Das Thema Pflege beschäftigte die Landeschefs aber nicht nur auf der finanziellen Ebene, man hat sich auch vorgenommen, bessere Rahmenbedingungen für die häusliche Pflege zu schaffen. Vorarlbergs Landeschef Wallne­r sieht bei diesem Thema, das auch Sparen helfe, „Gemeinden, Länder und Bund in der Pflicht“. Weitere Reformen mahnten der SPÖ-Pensionistenverband, die Caritas und die Volkshilfe ein. Auch NEOS-Sozialsprecher Gerald Loacker weist auf strukturell­e Probleme in der Pflege hin. Sein Vorschlag: Der Bund solle, mit einem stärkeren Fokus auf Betreuung zu Hause, die Finanzierung aus einer Hand übernehmen.

Außerdem wurden Gespräche über die Abschaffung des Verfassungsartikels 12 geführt, „den eh niemand kennt, außer vielleicht ein paar Spezialisten“ (Häupl).
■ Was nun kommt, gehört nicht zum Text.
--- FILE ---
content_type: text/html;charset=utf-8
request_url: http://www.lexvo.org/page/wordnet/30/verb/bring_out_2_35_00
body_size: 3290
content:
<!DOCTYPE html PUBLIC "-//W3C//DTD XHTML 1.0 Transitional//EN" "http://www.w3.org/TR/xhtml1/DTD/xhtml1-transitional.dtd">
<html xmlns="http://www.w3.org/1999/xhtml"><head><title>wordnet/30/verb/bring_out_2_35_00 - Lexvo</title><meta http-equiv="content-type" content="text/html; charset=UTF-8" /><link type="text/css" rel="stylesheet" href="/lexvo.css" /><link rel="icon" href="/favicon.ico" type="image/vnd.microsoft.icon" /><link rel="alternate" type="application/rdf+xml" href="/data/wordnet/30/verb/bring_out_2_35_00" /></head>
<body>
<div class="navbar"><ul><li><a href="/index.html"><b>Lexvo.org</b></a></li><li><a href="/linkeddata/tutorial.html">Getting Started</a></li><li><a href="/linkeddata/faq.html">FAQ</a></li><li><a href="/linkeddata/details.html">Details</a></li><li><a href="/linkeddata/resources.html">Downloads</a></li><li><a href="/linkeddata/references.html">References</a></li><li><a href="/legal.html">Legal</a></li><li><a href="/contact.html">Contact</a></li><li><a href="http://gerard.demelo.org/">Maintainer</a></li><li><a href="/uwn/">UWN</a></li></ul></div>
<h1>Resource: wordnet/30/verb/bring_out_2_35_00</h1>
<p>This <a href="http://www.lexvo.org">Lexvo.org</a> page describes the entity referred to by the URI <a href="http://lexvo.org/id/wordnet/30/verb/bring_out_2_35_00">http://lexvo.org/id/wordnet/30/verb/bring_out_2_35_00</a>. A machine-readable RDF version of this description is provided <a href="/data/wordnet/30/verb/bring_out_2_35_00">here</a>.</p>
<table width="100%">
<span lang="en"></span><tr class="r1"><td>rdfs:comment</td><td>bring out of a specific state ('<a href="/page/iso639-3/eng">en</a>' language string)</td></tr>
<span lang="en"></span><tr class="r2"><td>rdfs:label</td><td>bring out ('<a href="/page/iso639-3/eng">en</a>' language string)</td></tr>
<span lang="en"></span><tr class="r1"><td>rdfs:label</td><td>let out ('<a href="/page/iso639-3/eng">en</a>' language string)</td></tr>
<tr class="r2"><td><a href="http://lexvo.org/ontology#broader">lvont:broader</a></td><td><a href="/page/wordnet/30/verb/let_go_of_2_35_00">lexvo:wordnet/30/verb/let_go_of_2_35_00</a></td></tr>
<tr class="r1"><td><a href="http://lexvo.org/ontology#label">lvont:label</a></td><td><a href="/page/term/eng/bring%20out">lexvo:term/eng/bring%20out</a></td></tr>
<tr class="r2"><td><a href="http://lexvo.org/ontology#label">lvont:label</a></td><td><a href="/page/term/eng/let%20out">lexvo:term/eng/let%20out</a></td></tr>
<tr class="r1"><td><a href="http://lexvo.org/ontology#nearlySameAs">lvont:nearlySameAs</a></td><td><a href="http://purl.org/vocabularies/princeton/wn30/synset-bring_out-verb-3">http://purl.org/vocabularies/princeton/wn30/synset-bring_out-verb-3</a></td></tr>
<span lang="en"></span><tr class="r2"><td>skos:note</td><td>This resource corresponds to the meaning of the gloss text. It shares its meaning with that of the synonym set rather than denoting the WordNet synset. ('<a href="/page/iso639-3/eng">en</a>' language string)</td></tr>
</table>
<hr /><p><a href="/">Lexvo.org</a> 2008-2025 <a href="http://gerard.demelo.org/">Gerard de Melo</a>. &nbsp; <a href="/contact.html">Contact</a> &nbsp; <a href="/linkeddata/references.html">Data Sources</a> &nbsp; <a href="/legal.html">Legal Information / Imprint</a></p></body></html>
In diesem Punkt kam es zu einer Teileinigung, wie der für die Verwaltungsreform zuständige Minister Moser bestätigte. In einer von Bund und Ländern paritätisch besetzten Achter-Arbeitsgruppe soll bis Jahresende festgelegt werden, wie die Materien Armenwesen mit der Mindestsicherung, der Krankenanstaltenbereich und das Elektrizitätswesen künftig geregelt werden. Fix ist jedenfalls eine deutliche Reduktion der gegenseitigen Zustimmungsrechte.